(GESTELLTE AUFGABE 1): Bitte kopiere aus dem Textauszug den Abschnitt, der mit den Worten „3. Das Wesen“ beginnt und mit „für die Polizei?“ endet.
(GESTELLTE AUFGABE 2): In welcher Form wurden laut Textauszug die Experten befragt?

(TEXTAUSZUG):
3. Das Wesen der IBD:Daten und Erkenntnisse

Vor dem Hintergrund der aktuellen Diskussion ist es angezeigt, eine Zwischenbilanz zum Phänomen der IBD zu ziehen. Was ist das Wesen dieser Gruppierung? Welche Ziele verfolgt sie? Welche Erkenntnisse zu Vorgehen und Straftaten von Anhänger_innen der IBD liegen vor? Lässt sich über die transportierte Gesinnung hinaus auch aus den konkreten Aktionen der IBD eine wie auch immer geartete Gefahr für die freiheitlich demokratische Grundordnung ableiten? Welche Aufgaben ergeben sich für Politik und Gesellschaft, und insbesondere für die Polizei?

Diesen Fragen wurde im Sommer 2019, vor Beginn der o. g. Kontroverse, in einer am Fachbereich 5 – Polizei und Sicherheitsmanagement – der Hochschule für Wirtschaft und Recht Berlin betreuten Bachelorarbeit nachgegangen, deren Ergebnisse hier maßgeblich einfließen.13 In der Arbeit wurden die oben genannten Fragen sowohl mittels einer umfangreichen Literaturrecherche zur Phänomenologie und zur Einordnung der Bewegung innerhalb der Ideologie der Neuen Rechten behandelt als auch in Ergänzung hierzu durch eine aufgrund forschungsethischer Erwägungen anonym behandelten Befragung von Experten aus den Bereichen Politik, NGOs, Wissenschaft und Polizei. Die Befragungen fanden in Form von leitfadengestützten Interviews statt.

(BEREITGESTELLTES MATERIAL):

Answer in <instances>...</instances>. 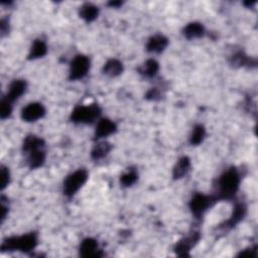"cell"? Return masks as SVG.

(ANTWORT ZUR AUFGABE 1):
3. Das Wesen der IBD:Daten und Erkenntnisse

Vor dem Hintergrund der aktuellen Diskussion ist es angezeigt, eine Zwischenbilanz zum Phänomen der IBD zu ziehen. Was ist das Wesen dieser Gruppierung? Welche Ziele verfolgt sie? Welche Erkenntnisse zu Vorgehen und Straftaten von Anhänger_innen der IBD liegen vor? Lässt sich über die transportierte Gesinnung hinaus auch aus den konkreten Aktionen der IBD eine wie auch immer geartete Gefahr für die freiheitlich demokratische Grundordnung ableiten? Welche Aufgaben ergeben sich für Politik und Gesellschaft, und insbesondere für die Polizei?

(ANTWORT ZUR AUFGABE 2): In Form von leitfadengestützten Interviews.